You’ll see them appear with a little ▶ signaling you can open them to view their contents:

Components without a connector

With other components, we’ll again have to guess, check their docs, or take a look at their code. However, UI controls (input, toggle, switch, slider,…) will often use onValueChange() or onChange() to return their values. Here’s another investigative override with these two events:

export function CheckReturnedValues(Component): ComponentType {
    return (props) => {
        return (
            <Component
                {...props}
                onChange={(...args) => {
                    console.log(`${props.name} : onChange()`)

                    if (typeof args[0] === "object" && args[0] !== null) {
                        console.log(
                            "  event.target.value: " + args[0].target.value
                        )
                        console.log(
                            "  event.target.checked: " + args[0].target.checked
                        )
                    } else {
                        console.log("  0: " + event)
                    }

                    if (args[1]) {
                        console.log("  1: " + args[1])
                    }
                }}
                onValueChange={(...args) => {
                    console.log(`${props.name} : onValueChange()`)

                    args.map((arg, index) => {
                        console.log("  " + index + `: ${arg}`)
                    })
                }}
            />
        )
    }
}

The onChange() event

An HTML <input> element (like a textfield, checkbox, radiobutton,…) will emit an onChange() event.

This event returns an event object that contains a target (a reference to the HTML element itself). And this target object will contain (among other things) the current value (string or number), or, in the case of a checkbox or radio button, a checked value (Boolean).

The above override prints out both event.target.value and event.target.checked. And when the first argument isn’t an event object, it’ll print whatever else was returned. Plus: it also looks for a potential second argument (args[1]).

The onValueChange() event

The onValueChange() event is not part of any official API, not even Framer’s, but it’s a name often used by component creators.

The event might return anything, even an entire list of values. That’s why I map() through all the arguments. (I’ve put them into an args array with the ... rest parameter.)

Let’s test!

Example: Framer Base Kit

Here again, a few controls from Framer Base Kit.

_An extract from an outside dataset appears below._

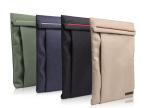 D-park 微软 Surface pro3 保护套 进口斜纹棉布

These input elements seem to follow web standards because they all have an onChange() that returns either an event.target.value or event.target.checked, depending on the type of input. But their creator(s) also equipped them with an onValueChange() that returns just the value.

Examples

Slider + Arconic

Let’s grab the default Slider and use it to control the arc of Benjamin den Boer’s Arconic component.

These components’ properties, as listed by Handoff:

<Slider
  overdrag={false}
  {/* Using default values */}
  background={"#DDD"}
  color={"#FFF"}
  fillColor={"#09F"}
  knobSize={25}
  max={100}
  min={0}
  onChange={undefined}
  onMax={undefined}
  onMin={undefined}
  shadow={"rgba(0,0,0,0.1)"}
  track={4}
  value={50}
/>

<Arconic
  strokeWidth={50}
  {/* Using default values */}
  color={"#0EF"}
  colorEnd={"#60F"}
  length={360}
/>

I made two overrides:

• Input() gets the slider’s current value through its onChange() callback event,
• and Output() sets the length of the arc.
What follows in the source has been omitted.